Earlier: Philly Fed Manufacturing Survey "Suggest a pickup in growth" in May

by Calculated Risk on 5/17/2018 01:12:00 PM

From the Philly Fed: May 2018 Manufacturing Business Outlook Survey

Results from the May Manufacturing Business Outlook Survey suggest a pickup in growth of the region’s manufacturing sector. The survey’s indexes for general activity, new orders, shipments, and employment increased from their readings in April. A notable share of firms also reported higher prices for their own manufactured goods this month. The survey’s future indexes, measuring expectations for the next six months, reflected continued optimism.

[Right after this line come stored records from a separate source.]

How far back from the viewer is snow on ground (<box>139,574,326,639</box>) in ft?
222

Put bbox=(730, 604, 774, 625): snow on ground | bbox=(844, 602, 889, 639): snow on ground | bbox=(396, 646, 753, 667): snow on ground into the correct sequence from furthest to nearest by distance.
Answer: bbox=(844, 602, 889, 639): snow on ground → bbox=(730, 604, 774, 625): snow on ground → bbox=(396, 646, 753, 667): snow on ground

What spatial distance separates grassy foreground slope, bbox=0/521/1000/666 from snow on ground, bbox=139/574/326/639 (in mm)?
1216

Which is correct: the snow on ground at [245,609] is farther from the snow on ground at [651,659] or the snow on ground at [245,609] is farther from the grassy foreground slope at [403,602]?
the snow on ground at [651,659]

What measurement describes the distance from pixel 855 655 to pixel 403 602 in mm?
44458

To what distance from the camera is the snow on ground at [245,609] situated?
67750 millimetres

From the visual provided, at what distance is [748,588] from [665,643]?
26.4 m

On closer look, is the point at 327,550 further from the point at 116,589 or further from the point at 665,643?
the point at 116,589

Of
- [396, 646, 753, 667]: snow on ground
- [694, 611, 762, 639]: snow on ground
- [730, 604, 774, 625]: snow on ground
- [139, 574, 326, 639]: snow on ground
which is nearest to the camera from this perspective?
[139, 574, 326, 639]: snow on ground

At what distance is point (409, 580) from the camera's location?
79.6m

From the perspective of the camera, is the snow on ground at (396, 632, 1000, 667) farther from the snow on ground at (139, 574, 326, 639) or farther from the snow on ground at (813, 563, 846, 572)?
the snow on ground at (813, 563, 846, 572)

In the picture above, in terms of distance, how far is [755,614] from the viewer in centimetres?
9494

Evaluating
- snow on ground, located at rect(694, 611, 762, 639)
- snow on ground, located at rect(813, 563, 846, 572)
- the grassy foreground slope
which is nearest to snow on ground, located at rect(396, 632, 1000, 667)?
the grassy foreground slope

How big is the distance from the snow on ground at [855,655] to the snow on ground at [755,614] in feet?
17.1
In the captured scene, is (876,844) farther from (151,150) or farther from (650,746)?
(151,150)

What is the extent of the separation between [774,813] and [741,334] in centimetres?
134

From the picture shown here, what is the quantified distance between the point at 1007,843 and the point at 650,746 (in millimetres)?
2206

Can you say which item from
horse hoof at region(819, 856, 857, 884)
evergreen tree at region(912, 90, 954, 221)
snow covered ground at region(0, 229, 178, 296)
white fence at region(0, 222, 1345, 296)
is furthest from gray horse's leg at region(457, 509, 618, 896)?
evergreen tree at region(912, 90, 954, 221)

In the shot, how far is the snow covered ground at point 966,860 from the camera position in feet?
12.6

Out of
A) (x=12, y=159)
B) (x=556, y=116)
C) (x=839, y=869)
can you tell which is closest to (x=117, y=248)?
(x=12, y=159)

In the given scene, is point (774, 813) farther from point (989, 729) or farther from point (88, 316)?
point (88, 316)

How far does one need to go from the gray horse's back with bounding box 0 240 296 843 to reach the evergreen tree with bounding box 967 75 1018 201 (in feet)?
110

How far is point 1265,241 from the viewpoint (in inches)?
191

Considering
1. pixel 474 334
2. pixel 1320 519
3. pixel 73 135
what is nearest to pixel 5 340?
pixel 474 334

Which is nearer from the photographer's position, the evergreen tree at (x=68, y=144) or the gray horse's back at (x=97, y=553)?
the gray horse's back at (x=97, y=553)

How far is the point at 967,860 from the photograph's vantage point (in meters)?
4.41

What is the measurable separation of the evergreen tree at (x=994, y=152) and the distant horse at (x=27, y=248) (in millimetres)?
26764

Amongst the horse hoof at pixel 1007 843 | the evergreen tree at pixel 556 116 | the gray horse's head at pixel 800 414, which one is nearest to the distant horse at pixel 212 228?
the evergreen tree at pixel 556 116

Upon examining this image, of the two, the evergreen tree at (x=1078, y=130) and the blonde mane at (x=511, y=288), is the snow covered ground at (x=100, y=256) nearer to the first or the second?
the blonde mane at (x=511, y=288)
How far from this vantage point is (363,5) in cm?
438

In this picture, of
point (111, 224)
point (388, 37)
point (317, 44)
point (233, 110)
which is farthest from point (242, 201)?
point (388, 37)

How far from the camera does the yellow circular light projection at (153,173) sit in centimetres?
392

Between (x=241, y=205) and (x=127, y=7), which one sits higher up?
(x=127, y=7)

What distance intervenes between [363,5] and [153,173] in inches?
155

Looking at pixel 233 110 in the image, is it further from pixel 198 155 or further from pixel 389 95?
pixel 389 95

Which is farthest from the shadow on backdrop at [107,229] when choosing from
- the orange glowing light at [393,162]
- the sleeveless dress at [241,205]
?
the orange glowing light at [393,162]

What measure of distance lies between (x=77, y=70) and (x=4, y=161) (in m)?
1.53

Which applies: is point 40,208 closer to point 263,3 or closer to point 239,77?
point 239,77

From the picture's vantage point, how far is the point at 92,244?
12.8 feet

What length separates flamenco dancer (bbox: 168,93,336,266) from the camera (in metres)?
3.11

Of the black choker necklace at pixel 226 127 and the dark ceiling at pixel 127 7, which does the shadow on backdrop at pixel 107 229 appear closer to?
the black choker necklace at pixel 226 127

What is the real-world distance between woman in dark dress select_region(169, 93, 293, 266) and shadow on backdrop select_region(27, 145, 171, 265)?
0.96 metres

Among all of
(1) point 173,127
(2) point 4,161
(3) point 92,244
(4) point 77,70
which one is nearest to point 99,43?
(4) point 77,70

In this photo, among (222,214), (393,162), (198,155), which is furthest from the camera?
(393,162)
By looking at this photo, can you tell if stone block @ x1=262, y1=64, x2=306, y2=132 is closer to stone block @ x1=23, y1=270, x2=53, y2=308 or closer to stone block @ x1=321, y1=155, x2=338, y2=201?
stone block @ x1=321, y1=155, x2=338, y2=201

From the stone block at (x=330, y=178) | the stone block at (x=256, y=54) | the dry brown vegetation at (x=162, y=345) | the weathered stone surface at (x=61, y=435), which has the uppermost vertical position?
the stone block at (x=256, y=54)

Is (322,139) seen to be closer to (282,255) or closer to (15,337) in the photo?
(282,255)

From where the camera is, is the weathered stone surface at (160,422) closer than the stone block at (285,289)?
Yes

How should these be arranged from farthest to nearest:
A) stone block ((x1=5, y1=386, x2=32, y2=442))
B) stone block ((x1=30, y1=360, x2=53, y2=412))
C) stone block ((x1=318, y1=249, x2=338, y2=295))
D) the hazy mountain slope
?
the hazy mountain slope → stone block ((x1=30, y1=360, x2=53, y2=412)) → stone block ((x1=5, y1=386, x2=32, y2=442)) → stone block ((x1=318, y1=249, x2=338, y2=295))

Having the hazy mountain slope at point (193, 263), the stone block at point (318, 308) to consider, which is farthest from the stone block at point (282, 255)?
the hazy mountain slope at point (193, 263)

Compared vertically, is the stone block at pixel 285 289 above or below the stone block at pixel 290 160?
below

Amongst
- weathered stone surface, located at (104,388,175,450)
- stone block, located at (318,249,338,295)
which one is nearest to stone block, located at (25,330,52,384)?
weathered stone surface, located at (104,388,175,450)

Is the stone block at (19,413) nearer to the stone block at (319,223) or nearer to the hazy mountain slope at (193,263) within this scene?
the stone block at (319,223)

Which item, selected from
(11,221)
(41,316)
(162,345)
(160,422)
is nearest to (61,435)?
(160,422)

The diffusion index for current general activity increased 11 points, from 23.2 in April to 34.4 this month. Over 43 percent of the manufacturers reported increases in overall activity this month, while 9 percent reported decreases. ... The firms continued to report overall increases in employment. Nearly 37 percent of the responding firms reported increases in employment, while 6 percent reported decreases this month. The current employment index edged 3 points higher to 30.2, its highest reading in seven months.
emphasis added
Here is a graph comparing the regional Fed surveys and the ISM manufacturing index:

Fed Manufacturing Surveys and ISM PMI Click on graph for larger image.

The New York and Philly Fed surveys are averaged together (yellow, through May), and five Fed surveys are averaged (blue, through April) including New York, Philly, Richmond, Dallas and Kansas City. The Institute for Supply Management (ISM) PMI (red) is through April (right axis).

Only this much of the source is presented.